Уходит в тамбур в голове вагона, хлопнув дверью.


Дрюндель. Лучше скажи, на какие шиши мы назад поедем? В Москве сейчас комендантский час, будем нищенствовать — враз загребут… Ушел…


Голос диспетчерши сообщает: «Скорый поезд 666 Калинов-Москва прибыл на первую платформу». Проводница выходит в тамбур, слышно, как гремит, опускаясь, лестница.


Дрюндель. Что он там делает, хотел бы я знать? Курит?

Вовчик. Проверить бы. На всякий. Пожарный.


Идут к двери тамбура и заглядывают туда.


Дрюндель. Где он, не вижу его на платформе. Ага, вон из буфета выбежал. Пива купил. Все нормально.


Уходят. Писатель появляется на входе вагона с сигаретой в зубах и бутылкой пива в руке. Гудок, мелькание света и огней, — движется встречный поезд. В коридор выходит и курит сигарету в конце вагона Юля. Оба с разных концов вагона смотрят друг на друга, после чего Юля, быстренько докурив, возвращается к себе в купе. Снова ровный свет и мерный стук колес. Писатель возвращается к себе в купе. Поезд трогается. Проводница занимает свое место в голове вагона.


Перегон четвертый.
Неяхта-Ярославль.
Октябрь 1993 года.

Появляются Кракс и Левый. На лице Левого пьяная улыбка. Он похож сейчас на чеширского кота.


Кракс. Тебе категорически нельзя пить, дружище — теряешь грань между человеком и свиньей.

Левый. Швейцар! Такси! Шнеллер! (Плюхается на пол.)

Кракс. Это, что называется, Левый у нас интеллектуально пукнул. Ты вот только что беспокоился по поводу Сашки. Я понимаю, тебе его жаль, но не до такой же степени? Сашка нам не пара. Он, конечно, всего лишь водила и фигура в этой ситуации страдательная, но разве не он предлагал по писателеву делу пустить нас в расход? И вообще, в жизни его всегда радовали три вещи — первое, второе и третье. А мы с тобой — личности интеллектуальные. По большому счету, мы его вовсе не обязаны жалеть.

Левый. Я сказал — такси! Офонарели? Администратора ко мне!
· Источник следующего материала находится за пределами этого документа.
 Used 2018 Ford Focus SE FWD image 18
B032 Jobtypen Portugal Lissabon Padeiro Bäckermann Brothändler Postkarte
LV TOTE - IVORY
Кракс. И по штангистам скорбеть не стоит. Да, принимали нас роскошно и душевно, как на поминках, только они думали, что поминки по нам справляют, а вышло-то наоборот. Ты вот говоришь, они гуманнее наших? Так на то она и периферия! Здесь достаточно кулак показать, лоток разбомбить, дочку или сестру изнасиловать клиент шелковый становится. Кстати, если помнишь… Нет, откуда тебе помнить! Ты тогда в сауне лежал, пьяный в стельку, ну, примерно, как сейчас, бормотал какую-то невнятицу и улыбался без разбору штангистам и блядям, совершенно не различая пола и статуса.

Левый. Это кто здесь? На братков возникаешь? А по башне?
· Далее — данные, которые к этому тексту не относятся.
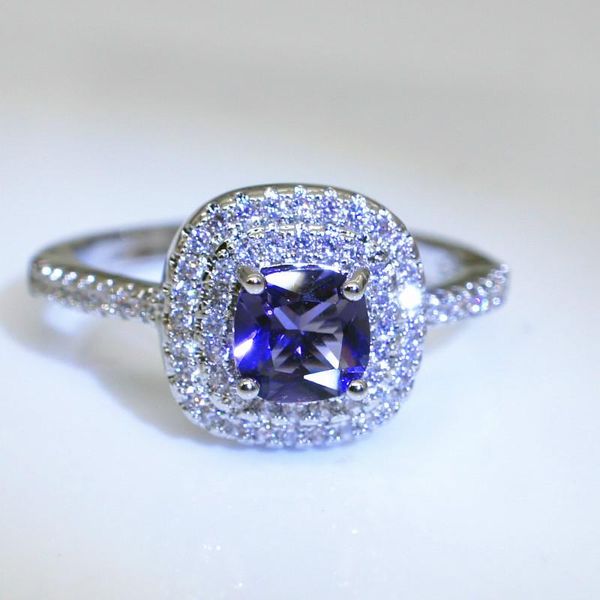 cluster rings 925 silver double tiger claw square zircon ring mosaic z colored diamond anniversary wedding jewerly, Golden;silver
cluster rings 925 silver double tiger claw square zircon ring mosaic z colored diamond anniversary wedding jewerly, Golden;silver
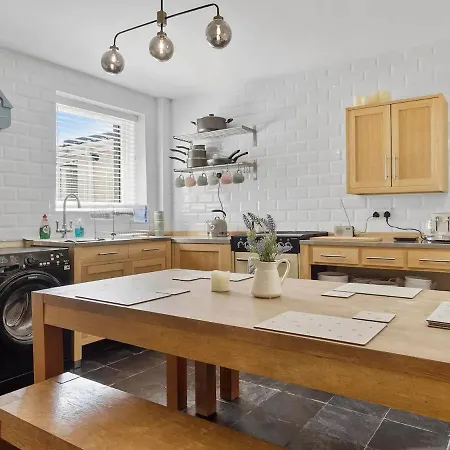 Pass The Keys Newly Renovated 2 Bed Property. 펜션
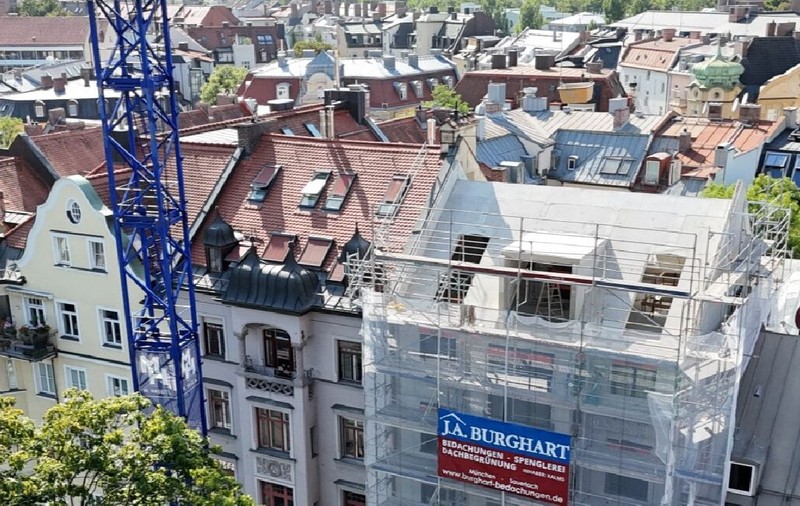 O garsonieră de 30 de metri pătrați se vinde cu aproape 1.000.000 de euro, într-un cartier din Germania. Clădirea este încă în construcție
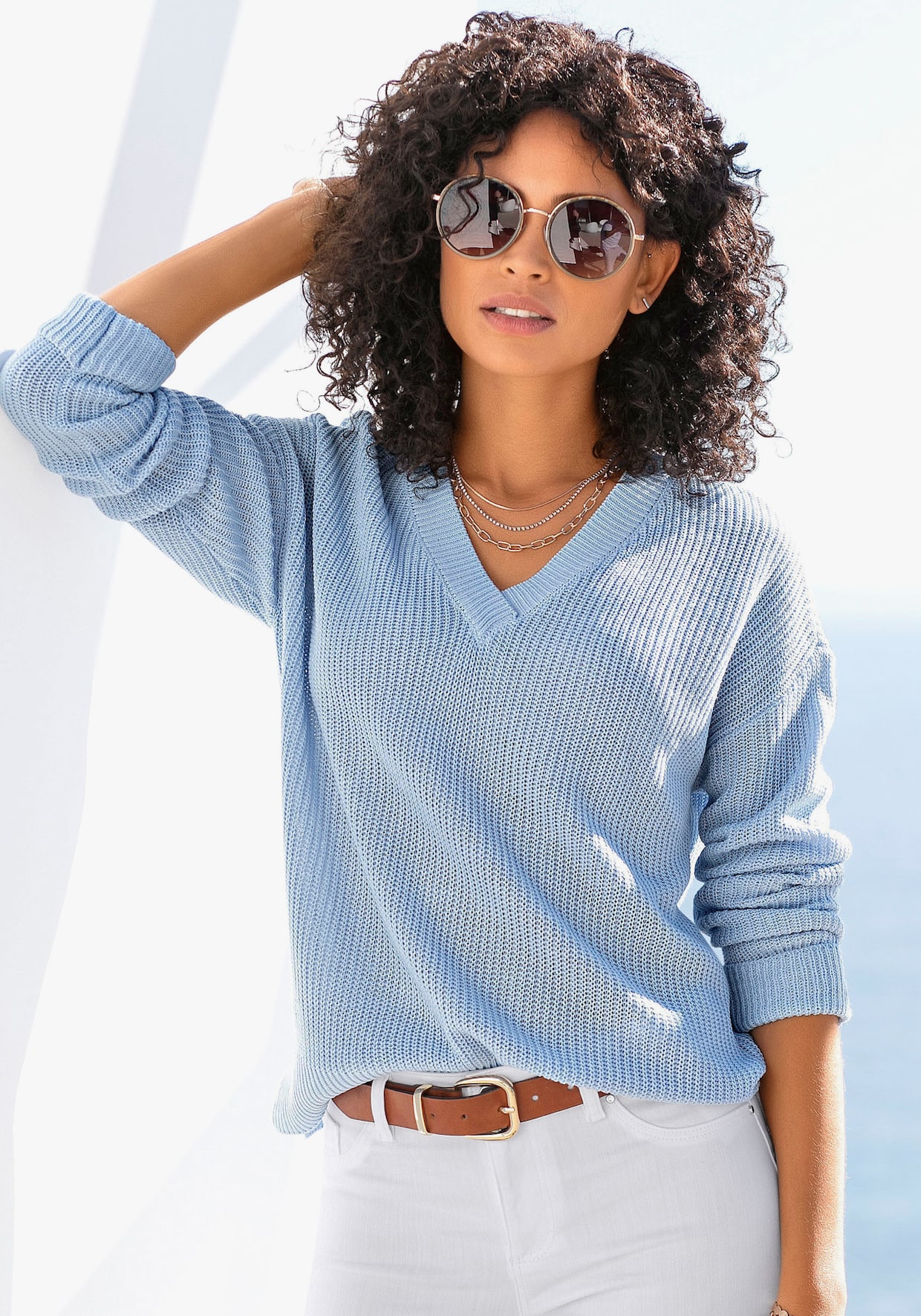 LASCANA Pull à encolure en V - bleu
Кракс. Хороший ты собеседник, Левый! Умеешь слушать — как следователь на допросе! Так вот, пока ты лежал, одинаково равнодушный к прекрасному и безобразному полу, Шершень, их авторитет, и, как выяснилось, родич, усадил меня в джип и со всей спортивной братвой отвез в Буняково. Все калиновские штангисты родом из этого села, там у них хорошая спортивная секция в школе. И временами на штангистов, как на поэта Есенина, находит тоска по дому, они возвращаются под родную сельскую крышу, до утра пашут поле на тракторе «Беларусь» и хлещут с доярками джин и тоник в местном коровнике. (Смотрит на часы.) Точнее, хлестали. Похоже, именно в эту минуту тяжелая атлетика понесла тяжелейшую утрату, и буняковским девкам придется искать себе других хахалей.

Левый. Приказываю на всех казино и борделях приспустить государственные флаги, а в ресторанах и на концертных площадках исполнять только траурную музыку! (Икает)

Кракс (морщится). Только не надо этого кликушества, Левый! Я не любитель обрядовых песен.


Появляется интеллигент.


Интеллигент. Я не ослышался? Вы про музыку разговариваете, да?

Кракс. В некотором роде.

Интеллигент. Знаете, я преподаю гармонию в консерватории и подрабатываю на полставки в Калиновском пединституте, а вот в жизни не получается гармонии! Сплошной диссонанс на диссонансе.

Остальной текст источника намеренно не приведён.